Do you think that relying less in C code could be better for Python and it’s community?

I mean less focus on being “glue” between C code and more focus con optimizing the interpreter?


It is unlikely people would use Python if it didn't rely on C code.

If your ML model takes hours when it can take minutes, or takes days when it can take hours, you will move away. You could move away to another language or a faster interpreter but that's a different discussion.

> more focus con optimizing the interpreter

This is good but there's an upper bound to performance of interpreted languages. Maybe the Python interpreter could be as fast as V8, but it is unlikely to be fast as JVM. People will need to drop down to C / Fortran for whatever compute intensive work they're doing.


> If your ML model takes hours when it can take minutes, or takes days when it can take hours, you will move away. You could move away to another language or a faster interpreter but that's a different discussion.

How much of this is done in Python, vs constructing instructions in Python to run on a GPU at uber speed?


Widely used libraries for python such as SciPy, PyTorch, TensorFlow, Numpy all drop down to lower level languages (C/C++/Fortran).

I haven't seen many people doing ML in Python without one of these libraries, so I'd say it is mostly constructing instructions in Python and offloading the actual intensive work to these libraries (which may or may not run on GPU depending on your hardware).


Creator of LLVM and Swift is doing just that: https://www.modular.com/mojo


If you asked me, Python not only shouldn't rely on (third-party) C library code, but it shouldn't even be used for cases where pure Python is not optimal.


Right, Python is the new Perl and people are misunderstanding what that means.


Python is Bash++.

Always was, always will be.


But as a signifier it’s actually the opposite. Someone that knows bash in 2023 is likely a decent well rounded dev. Python in 2023 doesn’t even imply the ability to program.


Ouch. I know the feeling. Is your thinking: If they can program in Bash, they have learned how to program in many other languages, and Bash is their glue to make stuff "schedulable" via crontab, (dreaded) AutoSys, k8s, etc.? For me, learning how to program /OK/ in Bash has been a very difficult journey -- as difficult as Perl and Python, due to insanely weak typing. You are always fighting unknowns when you receive some function parameters.

Related: When I search for help on a Python foundation library or built-in funciton, my Google search results are overwhelmed by "learn-to-program"-type of websites. I guess it makes sense: During the gold rush, don't dig for gold, rather sell shovels!


Lots of schools / boot camps / etc churning out people who "know python" but are not "python devs". Think - data scientists / data analysts / stats / business analysts / etc.. who need to monkey around in some data, and are like slightly more than an Excel power user.

== WHAT THIS EXERCISE ASKS ==
**1.** Answer these questions using the forum thread on Python and C code:
(a) Which four Python libraries are named as dropping down to lower-level languages?
(b) Which interpreter is the Python interpreter said to maybe match in speed?
(c) What does one short reply call Python?
**2.** From the forum thread on Python and C code, copy the part that opens with the words containing "Widely used libraries" and closes with "is not optimal.", without changing anything.
**3.** Write the next part of the forum thread on Python and C code, continuing after its final post.

== RAW DATA ==
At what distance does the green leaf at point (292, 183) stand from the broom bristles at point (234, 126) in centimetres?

== ANSWERS BY TASK ==
**1.**
(a) SciPy, PyTorch, TensorFlow, and Numpy
(b) V8
(c) Bash++

**2.**
Widely used libraries for python such as SciPy, PyTorch, TensorFlow, Numpy all drop down to lower level languages (C/C++/Fortran).

I haven't seen many people doing ML in Python without one of these libraries, so I'd say it is mostly constructing instructions in Python and offloading the actual intensive work to these libraries (which may or may not run on GPU depending on your hardware).


Creator of LLVM and Swift is doing just that: https://www.modular.com/mojo


If you asked me, Python not only shouldn't rely on (third-party) C library code, but it shouldn't even be used for cases where pure Python is not optimal.

**3.**
On the other hand, no one is doing the same for Bash.

You are using Bash because you know how to program something else and need to schedule it / wrap it in a shell script / etc. The fact that someone even knows Bash exists is a filter. Having an idea of where you might need to use it, a second filter. And having successfully done so, a third filter.


The whole point of Python is that it abstracts away the low level stuff and you simply “import” and attack the problem you’re actually looking at. It’s optimal for allowing people who don’t have lots of algorithm design memorised to do higher level comp sci.

Python’s optimal use case does not relate to speed.


Then no one would really use Python then? It's far too slow


On the other hand, you still have to learn and use Java. I think learning Python and a touch of C is easier than trying to learn Java. Heck I'd go so far as to say C is a lot easier than Java. Frankly I don't understand why having to learn a little bit of C to debug a python program is such a red flag or wall to you, considering the sheer amount of learning one has to do to use Java at all. You're setting up an uber-sophisticated IDE to debug "ancient auth packages" instead of just... learning a little C and potentially fixing an up-to-date and beloved library?


> You're setting up an uber-sophisticated IDE

You just install it.

> learning a little C and potentially fixing an up-to-date and beloved library

A romantic thought, but 99% of the time I'm just going to do a workaround or a local patch.

I don't use Java anymore, but I don't hate it. I think it has some verbose conventions, but I vastly prefer it to C's extremely terse conventions.

Nowadays I try to do as much in TypeScript as I can, because I find it a pleasure to use, and it has the same property where you can dive into any lib when debugging.


    uber-sophisticated IDE
I love this. As if any developer is not much more productive with a 4GB+ RAM IDE churning away at their code base and suggesting all sorts of things as you write code. OMG: See ClangTidy! All C++ IDEs these days are either directly incorpating ClangTidy, or copying its features. When I use CLion, as a medium-level C++ programmer, it is scary how good are the suggestions from ClangTidy!


Monkey patching in-house proprietary libraries without source code is also such a nice feature of Java. (Can this be done with C#? I assume yes.)


This post assumes that I don't already know C. I do. The real problem is friction. Being able to debug from Python code into C code is super hard, even in 2023. If you are in the same language (and debug session), the friction is so much lower.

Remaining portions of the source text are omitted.